Comments from GeoCaching Listserv:
On Wed, 28 Mar 2001, Nowhere Man wrote:
>I recently revisited a cache, and my GPS was saying that I was still 0.03 miles away when I was right on top of it. The first time I had visited the cache, the reading was pretty accurate, 0.01 to 0.00 miles. What was different the second time? It was later in the day, cloudy, and colder, and the batteries were pretty low.
>So, here is what I want to learn. What effects do any of the following have on GPS accuracy? I have a Magellan 315 BTW.

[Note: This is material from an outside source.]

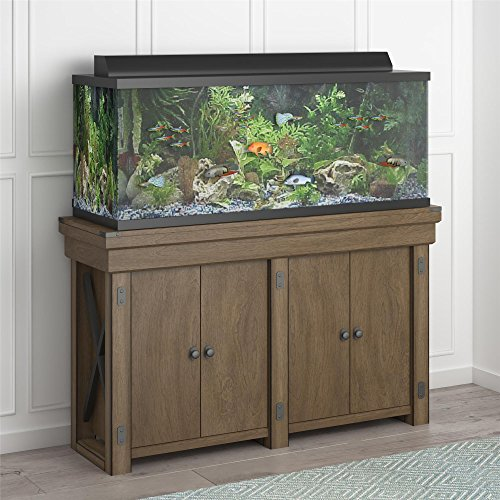 Flipper Ollie & Hutch Wildwood 55 Gallon, Rustic Gray Aquarium Stand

Practically speaking, accuracy is most affected by how many satellites are visible, and how well dispersed the visible satellites are in the sky (but away from the horizon). Generally, the more satellites your GPS receiver can see, and the more widely dispersed those visible satellites are in the sky (but substantially above the horizon), the better. Consumer GPS receivers need to be able to see three satellites to provide a 2-d position and four satellites to provide a 3-d position; more is better. You can see the effect of satellite geometry on this U.S. Navy page (Trimble used to have a page that provided a more graphically intuitive display, but it's apparently no longer available):
Note that the system accuracy, in best-case visibility conditions, when consumer grade GPS receivers are used, is specified as a 95% probability that the displayed position will be within some ellipse having an approximate radius of about 15m ~~ 49 ft ~~ 0.0093 miles around the actual location. This means that there's a pretty good chance you will occasionally make an observation when the system error is worse, and therefore, the displayed position is outside that ellipse. If satellite geometry and visibility are unfavorable, accuracy can be much worse.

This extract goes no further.